Could you show all lines in the entries below that contain the string "Loxodonta"?

_Records contained in a dataset_:
□ □ □ □
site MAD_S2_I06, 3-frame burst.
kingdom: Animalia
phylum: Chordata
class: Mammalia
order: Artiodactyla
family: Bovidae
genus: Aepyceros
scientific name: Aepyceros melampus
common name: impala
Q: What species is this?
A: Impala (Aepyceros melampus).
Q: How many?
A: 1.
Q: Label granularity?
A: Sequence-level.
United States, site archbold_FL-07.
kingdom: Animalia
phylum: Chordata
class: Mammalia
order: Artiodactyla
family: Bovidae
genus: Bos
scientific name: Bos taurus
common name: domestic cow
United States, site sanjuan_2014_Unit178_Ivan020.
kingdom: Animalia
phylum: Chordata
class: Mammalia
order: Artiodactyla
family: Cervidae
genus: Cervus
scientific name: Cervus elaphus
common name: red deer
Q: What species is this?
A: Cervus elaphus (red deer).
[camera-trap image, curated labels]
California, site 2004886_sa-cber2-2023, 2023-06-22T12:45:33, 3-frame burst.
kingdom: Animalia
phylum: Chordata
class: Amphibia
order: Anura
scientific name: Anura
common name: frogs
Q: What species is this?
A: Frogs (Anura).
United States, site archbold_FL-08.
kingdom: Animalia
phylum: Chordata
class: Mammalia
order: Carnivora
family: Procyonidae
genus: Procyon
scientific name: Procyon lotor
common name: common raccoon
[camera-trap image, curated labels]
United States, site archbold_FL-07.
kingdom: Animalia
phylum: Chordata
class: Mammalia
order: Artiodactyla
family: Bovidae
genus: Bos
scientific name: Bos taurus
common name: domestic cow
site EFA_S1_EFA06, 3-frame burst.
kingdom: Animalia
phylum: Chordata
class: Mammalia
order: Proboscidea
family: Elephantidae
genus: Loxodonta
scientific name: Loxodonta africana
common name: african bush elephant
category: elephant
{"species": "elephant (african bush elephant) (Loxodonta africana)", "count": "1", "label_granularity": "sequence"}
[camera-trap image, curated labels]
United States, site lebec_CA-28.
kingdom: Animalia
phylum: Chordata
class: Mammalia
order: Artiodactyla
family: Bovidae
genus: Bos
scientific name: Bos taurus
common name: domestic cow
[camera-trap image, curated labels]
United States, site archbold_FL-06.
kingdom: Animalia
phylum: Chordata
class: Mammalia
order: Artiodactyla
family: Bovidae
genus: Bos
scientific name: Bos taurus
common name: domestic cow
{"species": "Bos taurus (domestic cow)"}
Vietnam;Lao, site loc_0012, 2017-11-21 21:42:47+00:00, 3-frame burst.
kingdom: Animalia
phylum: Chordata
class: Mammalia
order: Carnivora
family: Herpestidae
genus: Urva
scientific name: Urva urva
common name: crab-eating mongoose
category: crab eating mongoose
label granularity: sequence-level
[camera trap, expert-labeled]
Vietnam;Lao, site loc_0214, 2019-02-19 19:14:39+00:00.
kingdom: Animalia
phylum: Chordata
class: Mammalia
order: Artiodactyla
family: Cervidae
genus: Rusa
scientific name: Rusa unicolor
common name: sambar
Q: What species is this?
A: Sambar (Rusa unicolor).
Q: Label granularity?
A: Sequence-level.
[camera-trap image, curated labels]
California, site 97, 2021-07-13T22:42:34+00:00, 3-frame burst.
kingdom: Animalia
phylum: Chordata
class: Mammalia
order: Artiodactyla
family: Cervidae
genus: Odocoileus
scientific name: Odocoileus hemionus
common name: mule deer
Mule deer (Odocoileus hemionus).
□ □ □ □
_Solution below_:
genus: Loxodonta
scientific name: Loxodonta africana
{"species": "elephant (african bush elephant) (Loxodonta africana)", "count": "1", "label_granularity": "sequence"}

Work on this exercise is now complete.